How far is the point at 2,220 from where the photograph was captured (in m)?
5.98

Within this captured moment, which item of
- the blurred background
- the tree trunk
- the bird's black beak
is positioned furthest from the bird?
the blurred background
━━━
Task goal:
Could you copy out each of the entries above word for word, with nothing left out or changed?

Reply:
How far is the point at 2,220 from where the photograph was captured (in m)?
5.98

Within this captured moment, which item of
- the blurred background
- the tree trunk
- the bird's black beak
is positioned furthest from the bird?
the blurred background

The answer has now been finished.